In welfare economics and voting theory, particularly in the specialty of social choice theory, Chichilnisky introduced a continuous model of collective decisions to which she applied algebraic topology; following her initiatives, continuous social choice has developed as an international subdiscipline. During the 1980s and 1990s some of Chichilnisky's research was done in collaboration with mathematical economist Geoffrey M. Heal, who has been her colleague at Essex and Columbia.

A list of Chichilnisky's publications can be found on her CV, which is linked from her profile on the Columbia Economics website. Independent articles discussing and reviewing her work have also been published in peer-reviewed journals.

==Litigation==
In 1994, Chichilnisky sued two other economics professors, accusing them of stealing her ideas. Chichilnisky was countersued, and both lawsuits were later dropped. Although there were high tensions within the field, the subject matter of the controversy was described in news reports as "distinctly small-time stuff, at least according to most experts." In 1991 and 2000, Chichilnisky sued her employer, Columbia University. The first lawsuit, which settled for $500,000 in 1995, alleged that the university unfairly paid her 30% less than male coworkers.

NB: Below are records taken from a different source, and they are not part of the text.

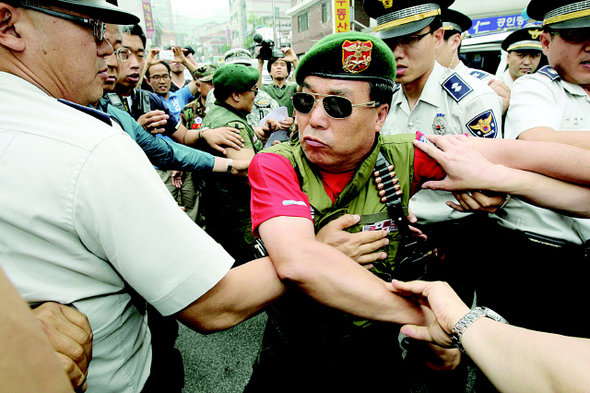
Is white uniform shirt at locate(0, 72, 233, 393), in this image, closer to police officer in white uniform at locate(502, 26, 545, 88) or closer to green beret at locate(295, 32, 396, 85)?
green beret at locate(295, 32, 396, 85)

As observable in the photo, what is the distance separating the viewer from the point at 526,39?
485cm

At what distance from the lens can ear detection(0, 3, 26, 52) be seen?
89 centimetres

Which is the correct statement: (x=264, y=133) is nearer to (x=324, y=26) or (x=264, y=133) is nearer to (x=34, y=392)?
(x=34, y=392)

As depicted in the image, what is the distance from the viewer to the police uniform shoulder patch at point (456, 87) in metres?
2.30

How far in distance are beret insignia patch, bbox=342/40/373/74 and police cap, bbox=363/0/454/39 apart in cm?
115

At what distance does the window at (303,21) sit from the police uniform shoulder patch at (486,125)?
3429 cm

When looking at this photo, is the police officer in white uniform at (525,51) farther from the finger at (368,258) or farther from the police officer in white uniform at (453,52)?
the finger at (368,258)

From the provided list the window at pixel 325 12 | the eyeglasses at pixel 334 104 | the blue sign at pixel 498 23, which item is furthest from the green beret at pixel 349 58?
the window at pixel 325 12

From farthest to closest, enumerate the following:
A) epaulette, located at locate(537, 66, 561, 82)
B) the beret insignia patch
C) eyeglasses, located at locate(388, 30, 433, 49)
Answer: eyeglasses, located at locate(388, 30, 433, 49) < epaulette, located at locate(537, 66, 561, 82) < the beret insignia patch

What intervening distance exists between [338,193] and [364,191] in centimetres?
13

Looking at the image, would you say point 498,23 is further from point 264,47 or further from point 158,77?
point 158,77

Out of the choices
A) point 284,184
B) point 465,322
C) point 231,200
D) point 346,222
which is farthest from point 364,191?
point 231,200

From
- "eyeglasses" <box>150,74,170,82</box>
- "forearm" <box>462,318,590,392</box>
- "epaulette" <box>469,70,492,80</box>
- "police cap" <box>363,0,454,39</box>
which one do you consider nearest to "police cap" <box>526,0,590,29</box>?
"police cap" <box>363,0,454,39</box>

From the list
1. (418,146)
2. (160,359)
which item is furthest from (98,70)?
(418,146)
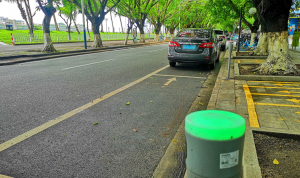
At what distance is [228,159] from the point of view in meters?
1.44

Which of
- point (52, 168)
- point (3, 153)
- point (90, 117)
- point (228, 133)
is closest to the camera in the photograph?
point (228, 133)

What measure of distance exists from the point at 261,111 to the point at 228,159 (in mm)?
2933

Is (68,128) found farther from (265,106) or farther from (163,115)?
(265,106)

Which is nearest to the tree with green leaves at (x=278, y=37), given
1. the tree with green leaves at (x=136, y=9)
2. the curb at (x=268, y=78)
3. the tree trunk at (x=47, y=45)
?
the curb at (x=268, y=78)

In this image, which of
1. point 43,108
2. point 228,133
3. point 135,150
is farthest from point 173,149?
point 43,108

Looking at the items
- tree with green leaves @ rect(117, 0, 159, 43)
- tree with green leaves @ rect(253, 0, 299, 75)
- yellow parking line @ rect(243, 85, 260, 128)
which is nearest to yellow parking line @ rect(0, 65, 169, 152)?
yellow parking line @ rect(243, 85, 260, 128)

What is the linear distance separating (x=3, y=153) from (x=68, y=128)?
3.01 ft

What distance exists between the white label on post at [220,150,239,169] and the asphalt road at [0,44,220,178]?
1176 mm

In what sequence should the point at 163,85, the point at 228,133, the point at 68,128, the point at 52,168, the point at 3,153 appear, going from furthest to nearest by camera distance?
the point at 163,85, the point at 68,128, the point at 3,153, the point at 52,168, the point at 228,133

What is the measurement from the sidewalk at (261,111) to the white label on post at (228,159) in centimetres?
81

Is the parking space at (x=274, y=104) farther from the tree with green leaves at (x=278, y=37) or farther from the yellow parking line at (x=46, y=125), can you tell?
the yellow parking line at (x=46, y=125)

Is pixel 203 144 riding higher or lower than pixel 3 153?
higher

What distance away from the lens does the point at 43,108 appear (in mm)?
4410

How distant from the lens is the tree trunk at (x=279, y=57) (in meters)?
7.23
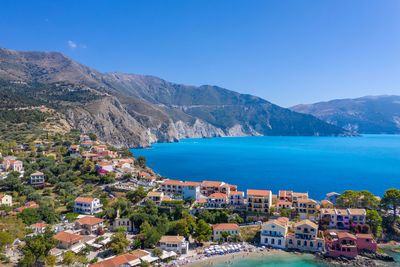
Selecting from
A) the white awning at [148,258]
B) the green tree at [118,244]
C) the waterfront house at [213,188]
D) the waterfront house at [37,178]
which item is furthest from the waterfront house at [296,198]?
the waterfront house at [37,178]

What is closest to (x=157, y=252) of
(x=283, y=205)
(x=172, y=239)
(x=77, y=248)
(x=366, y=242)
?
(x=172, y=239)

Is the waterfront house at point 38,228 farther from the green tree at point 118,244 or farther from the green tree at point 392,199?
the green tree at point 392,199

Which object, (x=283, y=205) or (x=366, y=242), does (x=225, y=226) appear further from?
(x=366, y=242)

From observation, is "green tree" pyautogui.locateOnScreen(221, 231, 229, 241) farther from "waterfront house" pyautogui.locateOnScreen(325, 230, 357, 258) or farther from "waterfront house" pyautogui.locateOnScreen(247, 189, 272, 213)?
"waterfront house" pyautogui.locateOnScreen(325, 230, 357, 258)

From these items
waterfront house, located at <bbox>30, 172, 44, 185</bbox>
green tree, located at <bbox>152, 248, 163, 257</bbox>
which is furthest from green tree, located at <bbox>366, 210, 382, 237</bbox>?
waterfront house, located at <bbox>30, 172, 44, 185</bbox>

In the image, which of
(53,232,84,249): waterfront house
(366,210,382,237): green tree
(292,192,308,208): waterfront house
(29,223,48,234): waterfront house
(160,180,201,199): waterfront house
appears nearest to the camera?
(53,232,84,249): waterfront house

She filed a lawsuit again in 2000, alleging that the university continued to display sexism, had retaliated against her for the previous suit, and was attempting to dissolve her endowed chair. Columbia countersued in 2003, but Chichilnisky settled the case in 2008 and received $200,000; the university did not admit any wrongdoing. Columbia University maintains that she has a difficult time working with colleagues and is abrasive in nature, while Chichilnisky holds that these traits would not be pointed out if she were male.